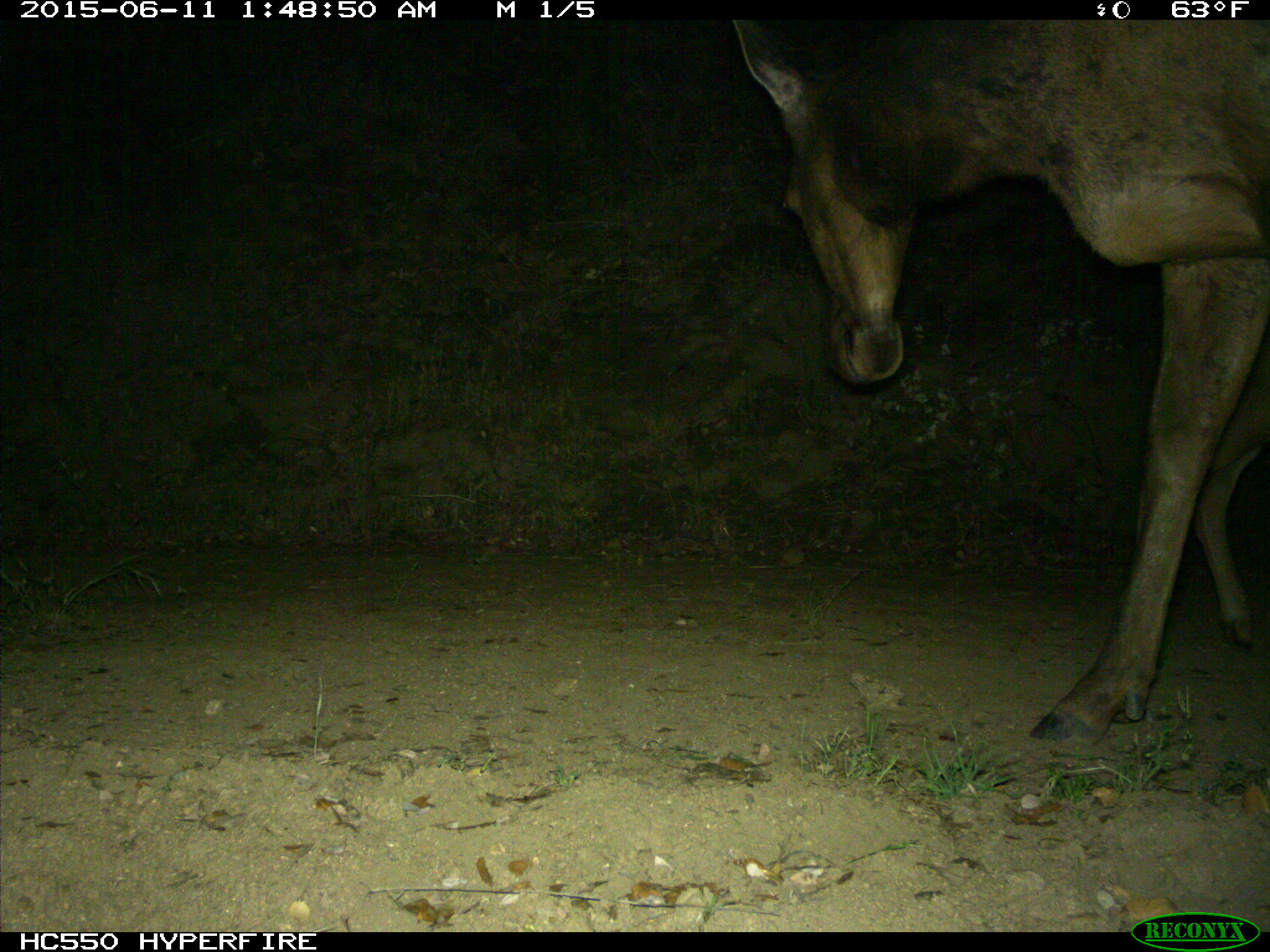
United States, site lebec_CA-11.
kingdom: Animalia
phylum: Chordata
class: Mammalia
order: Artiodactyla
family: Cervidae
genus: Cervus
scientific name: Cervus canadensis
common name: elk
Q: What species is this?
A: Cervus canadensis (elk).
━━━━━━━━━━━━━━━━
** Work item **
Leaving the pictures aside, write out the entries above exactly.

** Response to the exercise **
United States, site lebec_CA-11.
kingdom: Animalia
phylum: Chordata
class: Mammalia
order: Artiodactyla
family: Cervidae
genus: Cervus
scientific name: Cervus canadensis
common name: elk
Q: What species is this?
A: Cervus canadensis (elk).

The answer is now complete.